Köprü
Çağlar boyu kıtaları, insanları birbirine bağlayan ahşap, beton, demir köprüler nice anıları beraberinde taşırlar. Üzerlerinde binlerce ayak izi, tekerlek izi, acı, sevinç, umut izi taşırlar.
Bu, kavuşturan, ayrı koyan…mutlandıran, acı veren…inatla ayakta duran, direnen köprüler değil midir nice yüreklere yoldaş olan. Paylaşan.
70x100 Bir resim çalışmama başladığımda, kendi iç sorgulaması içinde bunalan bir figürle yola çıkmıştım. İçine içine kapanan, hayatı, doğayı, kendini sorgulayan ve kaos içinde git gide yok olmaya başlayan bir insan figürüydü önceleri. Doğanın yok edilmesine karşı koyan, savaşa ve çocukların acısına ve denizlerin katline baş kaldıran. Kan akıtan gözlerinden.

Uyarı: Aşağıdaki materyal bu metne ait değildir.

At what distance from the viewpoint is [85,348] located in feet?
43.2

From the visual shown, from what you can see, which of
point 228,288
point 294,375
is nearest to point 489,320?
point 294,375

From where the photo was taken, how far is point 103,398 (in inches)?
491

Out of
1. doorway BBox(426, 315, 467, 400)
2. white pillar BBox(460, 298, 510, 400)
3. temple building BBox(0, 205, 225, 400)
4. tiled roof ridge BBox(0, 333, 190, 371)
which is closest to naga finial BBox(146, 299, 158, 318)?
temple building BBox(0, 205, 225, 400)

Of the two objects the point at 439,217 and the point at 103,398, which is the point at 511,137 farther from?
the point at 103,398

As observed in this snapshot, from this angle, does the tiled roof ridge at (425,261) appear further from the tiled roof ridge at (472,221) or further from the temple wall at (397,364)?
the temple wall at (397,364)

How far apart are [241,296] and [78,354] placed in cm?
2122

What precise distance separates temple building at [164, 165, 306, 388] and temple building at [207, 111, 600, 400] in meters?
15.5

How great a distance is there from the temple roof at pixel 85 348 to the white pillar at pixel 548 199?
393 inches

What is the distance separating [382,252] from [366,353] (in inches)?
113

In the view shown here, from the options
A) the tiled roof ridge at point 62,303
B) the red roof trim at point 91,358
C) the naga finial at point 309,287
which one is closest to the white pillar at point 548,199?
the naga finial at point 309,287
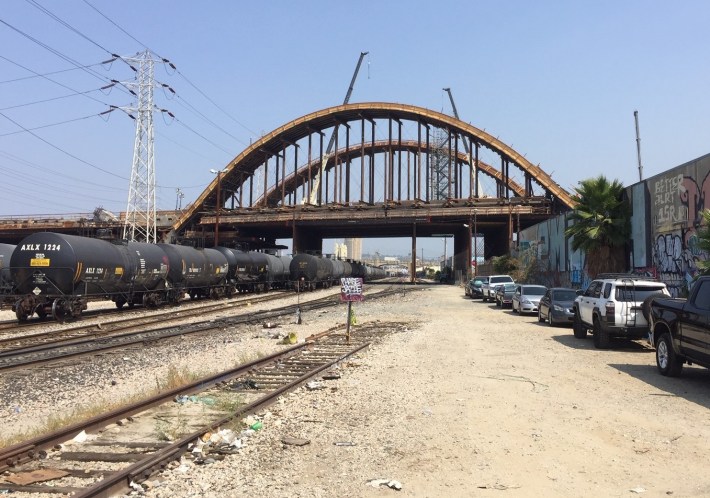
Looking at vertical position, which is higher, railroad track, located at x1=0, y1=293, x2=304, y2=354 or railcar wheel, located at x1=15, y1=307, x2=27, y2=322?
railcar wheel, located at x1=15, y1=307, x2=27, y2=322

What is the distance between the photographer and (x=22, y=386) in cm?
1102

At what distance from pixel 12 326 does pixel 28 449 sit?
18041 mm

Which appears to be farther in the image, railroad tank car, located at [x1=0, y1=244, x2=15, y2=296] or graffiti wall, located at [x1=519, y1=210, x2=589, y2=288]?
graffiti wall, located at [x1=519, y1=210, x2=589, y2=288]

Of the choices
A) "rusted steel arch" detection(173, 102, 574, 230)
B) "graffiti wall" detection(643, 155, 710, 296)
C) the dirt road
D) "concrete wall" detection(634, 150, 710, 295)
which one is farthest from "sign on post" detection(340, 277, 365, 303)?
"rusted steel arch" detection(173, 102, 574, 230)

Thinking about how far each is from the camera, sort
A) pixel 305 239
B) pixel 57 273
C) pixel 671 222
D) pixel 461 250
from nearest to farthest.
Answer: pixel 57 273
pixel 671 222
pixel 305 239
pixel 461 250

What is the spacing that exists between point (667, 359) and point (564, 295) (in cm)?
1201

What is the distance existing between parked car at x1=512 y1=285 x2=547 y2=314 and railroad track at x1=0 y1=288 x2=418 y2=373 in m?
12.2

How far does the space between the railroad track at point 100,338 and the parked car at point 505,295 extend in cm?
1469

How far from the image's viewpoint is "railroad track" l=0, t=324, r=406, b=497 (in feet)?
18.8

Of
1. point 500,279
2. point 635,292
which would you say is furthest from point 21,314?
point 500,279

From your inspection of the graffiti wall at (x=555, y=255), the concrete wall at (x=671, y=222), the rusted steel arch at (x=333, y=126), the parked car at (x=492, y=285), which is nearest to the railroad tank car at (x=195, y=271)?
the parked car at (x=492, y=285)

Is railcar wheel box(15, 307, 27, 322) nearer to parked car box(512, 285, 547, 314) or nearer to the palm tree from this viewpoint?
parked car box(512, 285, 547, 314)

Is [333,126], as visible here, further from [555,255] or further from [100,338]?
[100,338]

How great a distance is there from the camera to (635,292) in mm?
16047
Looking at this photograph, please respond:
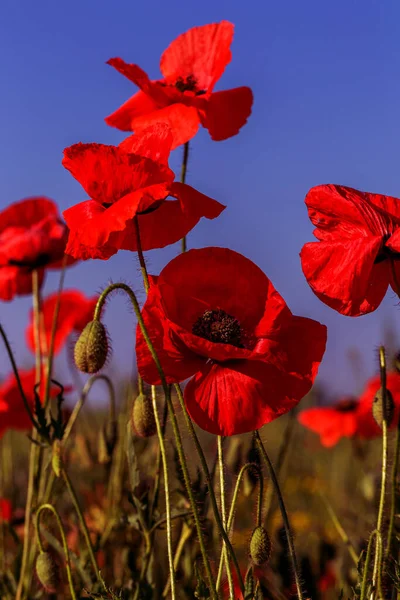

Sonra onu içinde bulunduğu bu karmaşık ve çıkılması zor durumdan nasıl kurtaracağımı düşünürken, resmi görsel sanatlar eğitimi verdiğim okuluma, sevgili öğrencilerime götürmeye karar verdim. Hepsine bir bir sordum ne anladıklarını, pek çoğu öfke, korku, acı, sancı buldu resimde. O halde ne yapmalıydık. Bu sancılar içindeki insanı, sevgili öğrencilerimin renk renk parmak izleriyle içinde bulunduğu labirentten çıkarabilir ve sorunlarından, aydınlığa doğru yol almasını sağlayabilirdik. Umut hep vardı.
Sevgili öğrencilerim büyük bir mutluluk ve paylaşımla minicik parmak izleriyle bu resmi ve insan figürünü sevgi köprüsünden geçirdiler. Aydınlattılar, yeşerttiler.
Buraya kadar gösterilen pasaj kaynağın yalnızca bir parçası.